**Work request**
Every record below should be retyped exactly, and no picture should appear in the copy.

Web page caption snippets:
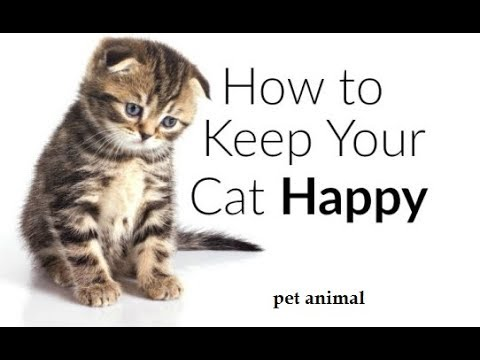 How To Keep Your Cat Happy!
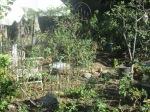 backyard 014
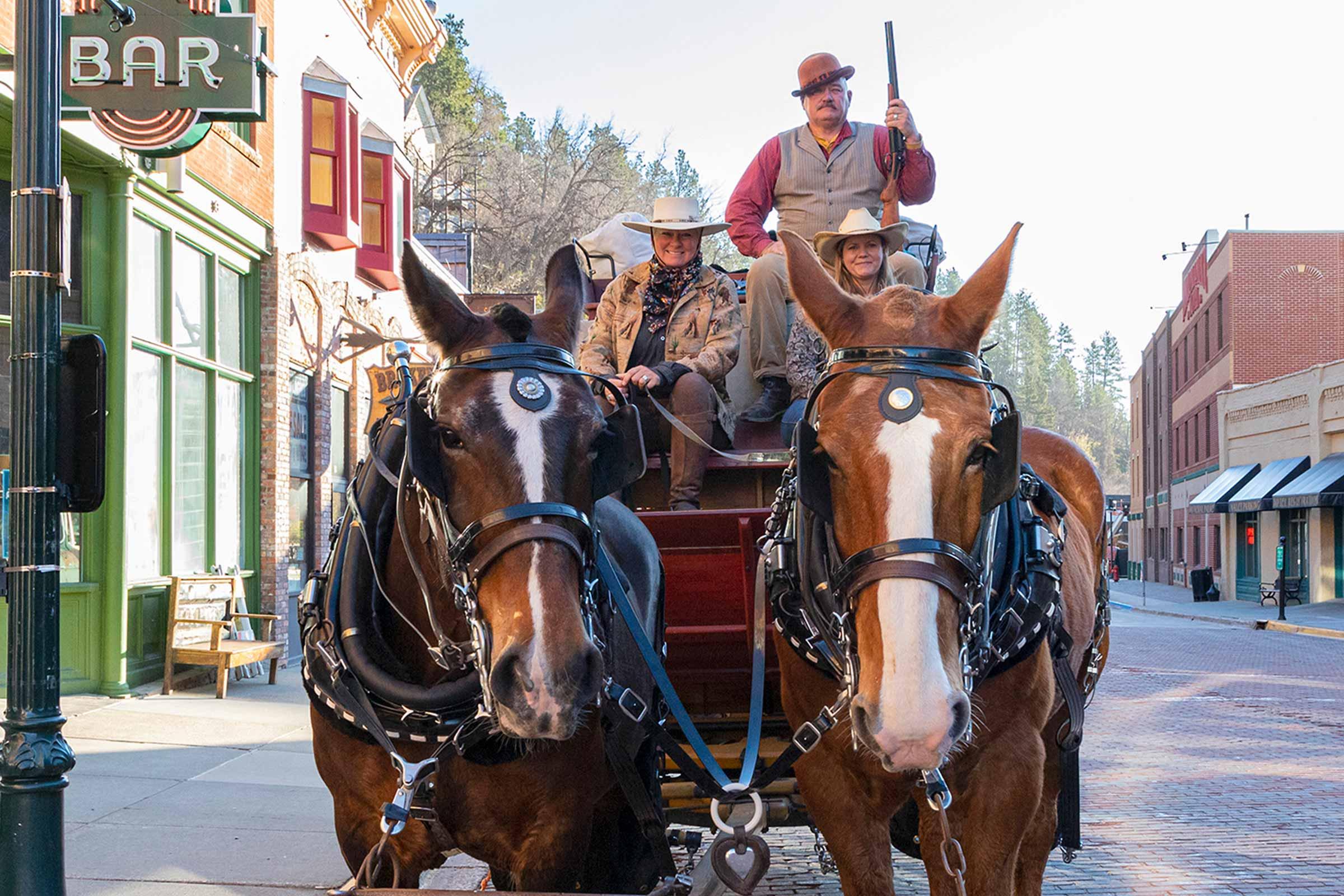 stagecoach rides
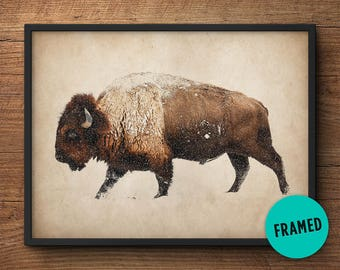 Buffalo wall art, Framed art, Buffalo print, Bison photography, Bison wall art, Buffalo photo, Buffalo photography, Large wall art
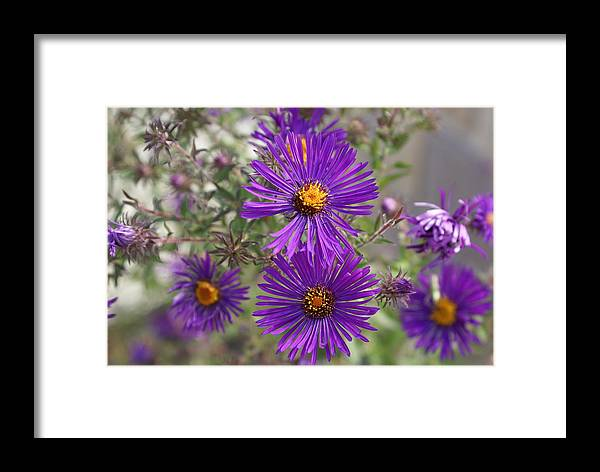 Daisey Framed Print featuring the painting Daisey May by Debbie May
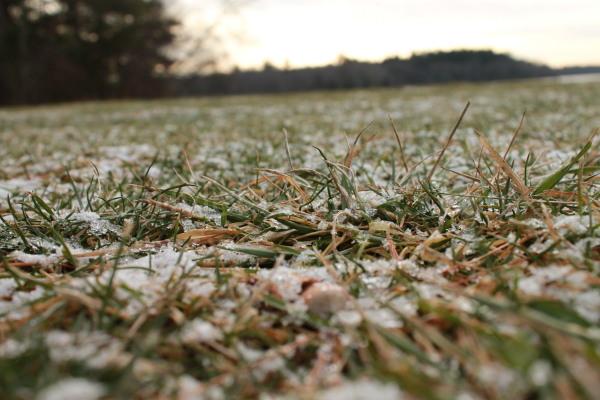 grass winter snow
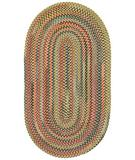 RugStudio presents Capel High Rock 43789 Gold Braided Area Rug
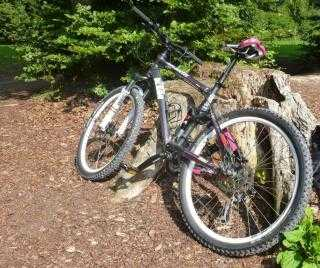 Mountainbike kaufen: KTM Maggie May Occasion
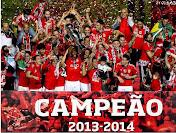 Campeões 2013/2014!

**Result of this task**
 How To Keep Your Cat Happy!
 backyard 014
 stagecoach rides
 Buffalo wall art, Framed art, Buffalo print, Bison photography, Bison wall art, Buffalo photo, Buffalo photography, Large wall art
 Daisey Framed Print featuring the painting Daisey May by Debbie May
 grass winter snow
 RugStudio presents Capel High Rock 43789 Gold Braided Area Rug
 Mountainbike kaufen: KTM Maggie May Occasion
 Campeões 2013/2014!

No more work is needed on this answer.